Um gosto ferroso atinge minha língua. Meus dentes arrancam mais do que pele morta dos lábios. Dói ligeiramente.
não faz isso, ela ordena, caminhando até mim. minha melhor amiga não suporta me ver descontando nas pelezinhas secas. vai ficar com a boca toda estragada. dou de ombros. isso pode te dar câncer de pele, sua idiota. sorrio. até parece, penso. não exagera, é o que verbalizo. é a vez de ela dar de ombros e voltar para meu armário.
cabide por cabide, seus olhos verdes, lindos, tão mais lindos que os meus castanhos sem graça, observam as roupas como se nunca as houvessem visto. você precisa de um armário novo, ela comenta, essas roupas estão muito anos dois mil. me pergunto o que, entre tantas peças, a fez pensar nessa referência, até que ela desfaz o interesse e se afasta. o corpo preenchendo o espaço ao meu lado na cama, seus olhos diminutos, intensos, sondando os meus.
um ano, amor, declara; passa rápido, nem vai sentir minha falta. o sorrisinho cínico surge em seus lábios. viro os olhos. como se fosse possível não sofrer com sua ausência. deito a cabeça em seu colo e respiro fundo. não estou com humor para declarar meus sentimentos por ela como sempre faço.
ela chama meu nome. não há mais um tom de brincadeira na voz, ainda que os dedos continuem acariciando meu coro cabeludo, desalinhando as ondas de meus cabelos. devia estar feliz por mim. o desapontamento visível na voz. estou, digo, muito, sabe disso; é o máximo. paro de falar. o que vou fazer durante esse um ano?
não se preocupa, ela murmura, lendo meus pensamentos. você pode me visitar no fim do ano, quando ele for; vai estar inverno. e deixo escapar: como se fosse fácil assim. ei, fica tranquila, sou eu e você, lembra; daremos conta. eu sei, é que.

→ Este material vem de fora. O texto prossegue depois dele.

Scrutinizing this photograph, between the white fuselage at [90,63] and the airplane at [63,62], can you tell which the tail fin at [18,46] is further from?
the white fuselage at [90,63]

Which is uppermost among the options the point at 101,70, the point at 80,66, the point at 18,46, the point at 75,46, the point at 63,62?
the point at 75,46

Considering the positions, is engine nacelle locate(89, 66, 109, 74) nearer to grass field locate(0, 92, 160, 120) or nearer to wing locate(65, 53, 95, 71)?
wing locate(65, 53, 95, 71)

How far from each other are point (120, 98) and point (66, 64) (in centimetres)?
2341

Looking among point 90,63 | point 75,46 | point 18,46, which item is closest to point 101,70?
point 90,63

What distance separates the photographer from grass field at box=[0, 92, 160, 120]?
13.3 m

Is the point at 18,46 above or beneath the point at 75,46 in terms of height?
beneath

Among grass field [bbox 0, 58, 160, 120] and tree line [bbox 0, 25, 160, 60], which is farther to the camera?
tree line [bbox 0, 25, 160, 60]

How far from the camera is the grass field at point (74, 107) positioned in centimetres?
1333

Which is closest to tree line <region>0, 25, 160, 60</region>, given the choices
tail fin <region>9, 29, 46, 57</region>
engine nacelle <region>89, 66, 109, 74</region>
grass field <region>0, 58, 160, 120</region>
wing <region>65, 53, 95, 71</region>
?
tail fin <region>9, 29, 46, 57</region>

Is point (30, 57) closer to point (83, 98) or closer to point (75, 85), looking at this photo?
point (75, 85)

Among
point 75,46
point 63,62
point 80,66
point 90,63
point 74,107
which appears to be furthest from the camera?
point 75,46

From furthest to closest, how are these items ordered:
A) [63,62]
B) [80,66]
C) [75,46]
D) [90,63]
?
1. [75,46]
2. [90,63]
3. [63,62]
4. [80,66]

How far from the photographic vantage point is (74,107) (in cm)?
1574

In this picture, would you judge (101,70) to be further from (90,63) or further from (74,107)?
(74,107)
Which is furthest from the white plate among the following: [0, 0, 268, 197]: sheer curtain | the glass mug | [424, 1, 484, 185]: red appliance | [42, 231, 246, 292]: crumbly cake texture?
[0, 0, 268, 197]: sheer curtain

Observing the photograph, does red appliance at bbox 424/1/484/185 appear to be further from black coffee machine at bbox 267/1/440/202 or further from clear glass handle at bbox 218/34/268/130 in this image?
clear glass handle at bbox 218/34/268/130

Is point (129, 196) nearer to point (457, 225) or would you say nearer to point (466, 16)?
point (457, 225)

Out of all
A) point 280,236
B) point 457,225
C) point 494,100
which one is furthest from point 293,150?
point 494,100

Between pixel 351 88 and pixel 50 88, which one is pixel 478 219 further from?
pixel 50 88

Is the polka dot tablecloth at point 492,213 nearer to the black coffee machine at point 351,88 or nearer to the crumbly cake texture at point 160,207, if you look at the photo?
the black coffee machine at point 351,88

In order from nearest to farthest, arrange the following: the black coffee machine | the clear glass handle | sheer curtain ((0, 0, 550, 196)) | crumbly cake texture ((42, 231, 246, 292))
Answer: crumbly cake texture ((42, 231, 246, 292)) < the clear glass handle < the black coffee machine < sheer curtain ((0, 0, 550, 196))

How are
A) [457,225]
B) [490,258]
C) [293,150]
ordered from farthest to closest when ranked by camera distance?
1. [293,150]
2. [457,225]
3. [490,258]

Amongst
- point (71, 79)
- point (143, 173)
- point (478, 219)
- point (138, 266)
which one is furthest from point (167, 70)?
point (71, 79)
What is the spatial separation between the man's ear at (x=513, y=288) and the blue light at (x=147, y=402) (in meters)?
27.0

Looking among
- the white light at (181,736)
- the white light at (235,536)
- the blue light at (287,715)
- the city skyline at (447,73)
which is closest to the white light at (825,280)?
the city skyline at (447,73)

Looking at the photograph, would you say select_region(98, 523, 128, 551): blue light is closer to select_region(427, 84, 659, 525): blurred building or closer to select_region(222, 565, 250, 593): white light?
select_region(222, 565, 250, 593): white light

não será tão ruim assim, ela me corta. não é você quem vai ficar aqui, penso, mas o que digo é: desculpa, tô feliz por você, muito, muito mesmo. meu rosto se ilumina com um sorriso que parece perfeito à primeira vista, mas que carrega a tensão nos cantos dos lábios. tento manter os dentes à mostra, mesmo sabendo que o brilho nos olhos não acompanha a expressão. a moranguinho. meu sorriso plástico. ela não dá a impressão de reparar. vou ficar bem, asseguro, só me promete que vamos nos falar todos os dias como se estivesse aqui. claro, besta, nada irá mudar.
A voz dela invade meus pensamentos: Como não entende que tudo mudou? Passo a língua pelo lábio machucado e inspiro. As lágrimas novamente pedem licença para se jogarem ao mundo. Não concedo permissão, arregalando os olhos, proibindo que qualquer gotícula saia do canal lacrimal. Expiro. Na tela do computador estoura um pop-up avisando da primeira reunião do dia, a reunião. Tenho cinco minutos.
Penso em ir embora, mas um burburinho chama minha atenção. A família para quem farei a apresentação passa em direção ao que os espera. Desisto do e-mail, de pensar em qualquer coisa. Aperto Ctrl, Alt, Del, a tela se apaga. Não posso fugir. Só tenho de ir e dizer tudo que planejei para o projeto. De pé, respiro fundo. Os olhares em mim não ajudam a melhorar meu atual estado. Abandono o computador. Os sons dos meus saltos conflitam com as vozes na minha cabeça. Deslizo a porta da sala de conferências. Diferente de outras apresentações que já fiz, eu tento falar um simples bom dia, as palavras somem e eu congelo.